#### [The task]
In the thread below about the Flink connector for Doris, what does DorisSink trigger when the Checkpoint Barrier arrives?

#### [Supplied passage]
########################################

Re: [DISCUSS] FLIP-399: Flink Connector Doris

2024-03-05 Thread Jing Ge
Hi Di,

Thanks for your proposal. +1 for the contribution. I'd like to know your
thoughts about the following questions:

1. According to your clarification of the exactly-once, thanks for it BTW,
no PreCommitTopology is required. Does it make sense to let DorisSink[1]
implement SupportsCommitter, since the TwoPhaseCommittingSink is
deprecated[2] before turning the Doris connector into a Flink connector?
2. OLAP engines are commonly used as the tail/downstream of a data pipeline
to support further e.g. ad-hoc query or cube with feasible pre-aggregation.
Just out of curiosity, would you like to share some real use cases that
will use OLAP engines as the source of a streaming data pipeline? Or it
will only be used as the source for the batch?
3. The E2E test only covered sink[3], if I am not mistaken. Would you like
to test the source in E2E too?

[1]
https://github.com/apache/doris-flink-connector/blob/43e0e5cf9b832854ea228fb093077872e3a311b6/flink-doris-connector/src/main/java/org/apache/doris/flink/sink/DorisSink.java#L55
[2]
https://cwiki.apache.org/confluence/display/FLINK/FLIP-372%3A+Enhance+and+synchronize+Sink+API+to+match+the+Source+API
[3]
https://github.com/apache/doris-flink-connector/blob/43e0e5cf9b832854ea228fb093077872e3a311b6/flink-doris-connector/src/test/java/org/apache/doris/flink/tools/cdc/MySQLDorisE2ECase.java#L96

Best regards,
Jing

On Tue, Mar 5, 2024 at 11:18 AM wudi <676366...@qq.com.invalid> wrote:

> Hi, Jeyhun Karimov.
> Thanks for your question.
>
> - How to ensure Exactly-Once?
> 1. When the Checkpoint Barrier arrives, DorisSink will trigger the
> precommit api of StreamLoad to complete the persistence of data in Doris
> (the data will not be visible at this time), and will also pass this TxnID
> to the Committer.
> 2. When this Checkpoint of the entire Job is completed, the Committer will
> call the commit api of StreamLoad and commit TxnID to complete the
> visibility of the transaction.

########################################

#### [Information supplied]
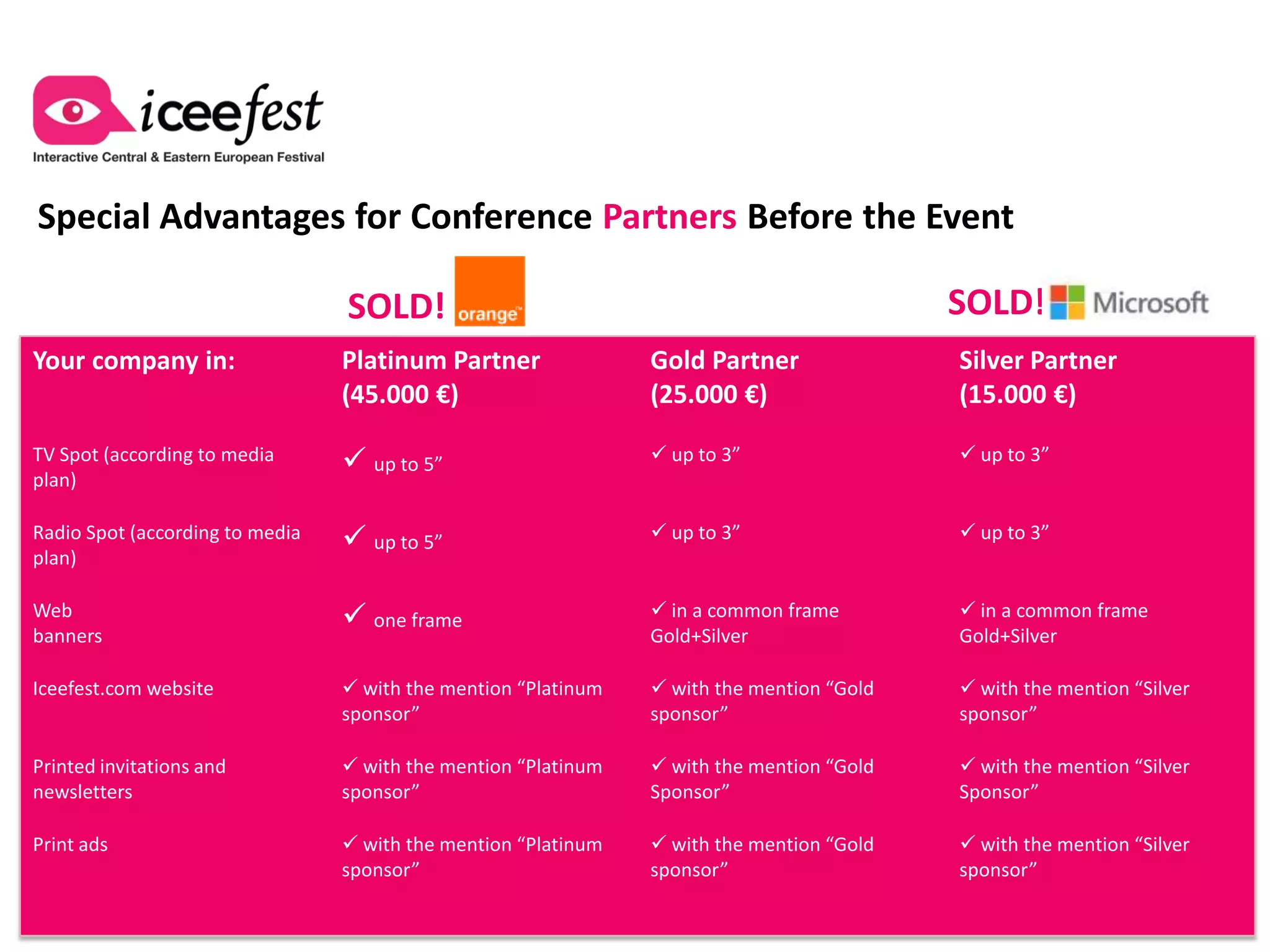 iceefest
Interactive Central & Eastern European Festival

Special Advantages for Conference Partners Before the Event

SOLD! orange™

SOLD! Microsoft

| Your company in: | Platinum Partner (45.000 €) | Gold Partner (25.000 €) | Silver Partner (15.000 €) |
|---|---|---|---|
| TV Spot (according to media plan) | ✓ up to 5” | ✓ up to 3” | ✓ up to 3” |
| Radio Spot (according to media plan) | ✓ up to 5” | ✓ up to 3” | ✓ up to 3” |
| Web banners | ✓ one frame | ✓ in a common frame Gold+Silver | ✓ in a common frame Gold+Silver |
| Iceefest.com website | ✓ with the mention “Platinum sponsor” | ✓ with the mention “Gold sponsor” | ✓ with the mention “Silver sponsor” |
| Printed invitations and newsletters | ✓ with the mention “Platinum sponsor” | ✓ with the mention “Gold Sponsor” | ✓ with the mention “Silver Sponsor” |
| Print ads | ✓ with the mention “Platinum sponsor” | ✓ with the mention “Gold sponsor” | ✓ with the mention “Silver sponsor” |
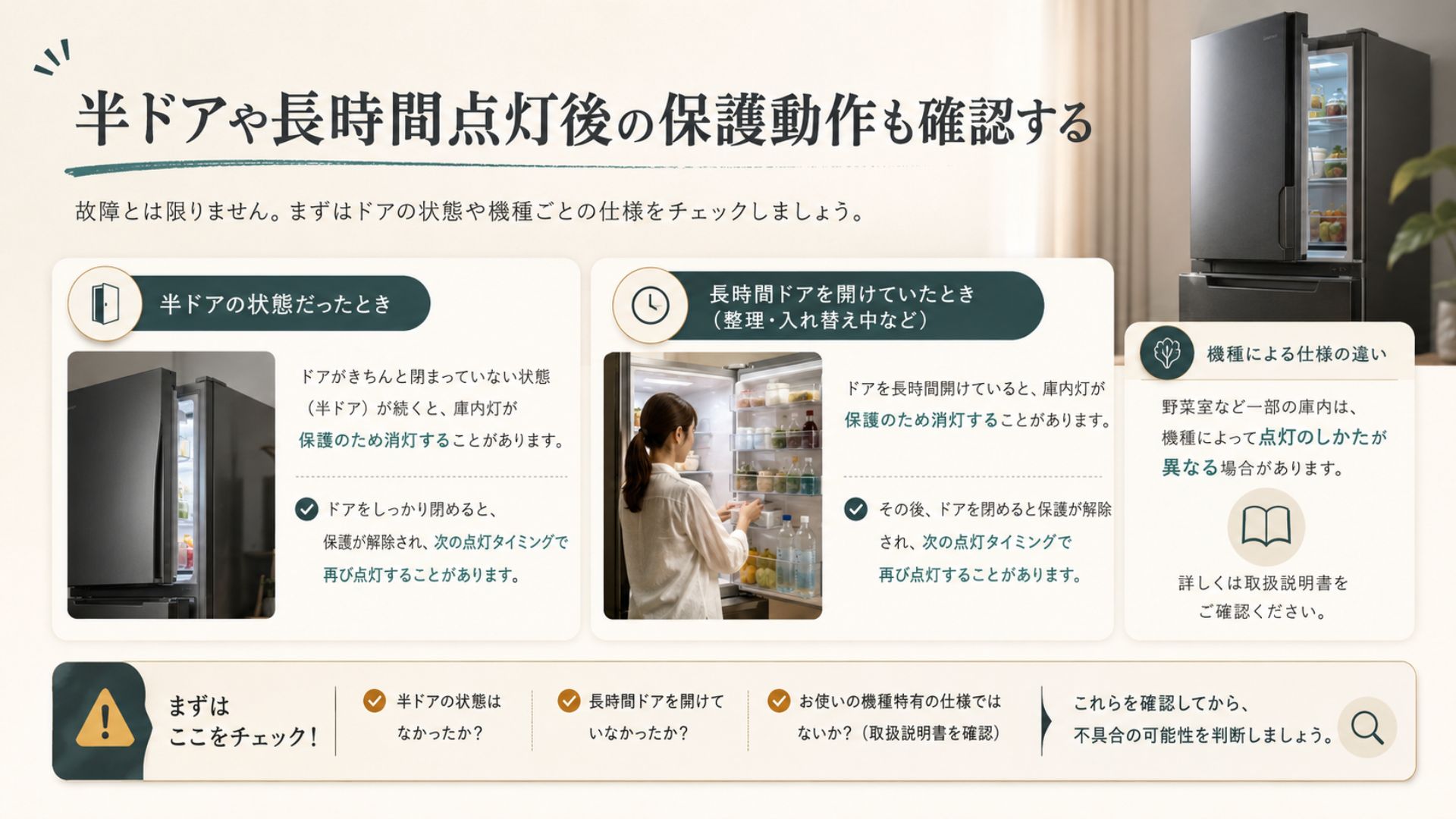 半ドアや長時間点灯後の保護動作も確認する

故障とは限りません。まずはドアの状態や機種ごとの仕様をチェックしましょう。

半ドアの状態だったとき

ドアがきちんと閉まっていない状態（半ドア）が続くと、庫内灯が保護のため消灯することがあります。

ドアをしっかり閉めると、保護が解除され、次の点灯タイミングで再び点灯することがあります。

長時間ドアを開けていたとき（整理・入れ替え中など）

ドアを長時間開けていると、庫内灯が保護のため消灯することがあります。

その後、ドアを閉めると保護が解除され、次の点灯タイミングで再び点灯することがあります。

機種による仕様の違い

野菜室など一部の庫内は、機種によって点灯のしかたが異なる場合があります。

詳しくは取扱説明書をご確認ください。

まずはここをチェック！

半ドアの状態はなかったか？

長時間ドアを開けていなかったか？

お使いの機種特有の仕様ではないか？（取扱説明書を確認）

これらを確認してから、不具合の可能性を判断しましょう。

########################################

#### [Result]
DorisSink triggers the precommit api of StreamLoad, which persists the data in Doris without making it visible yet.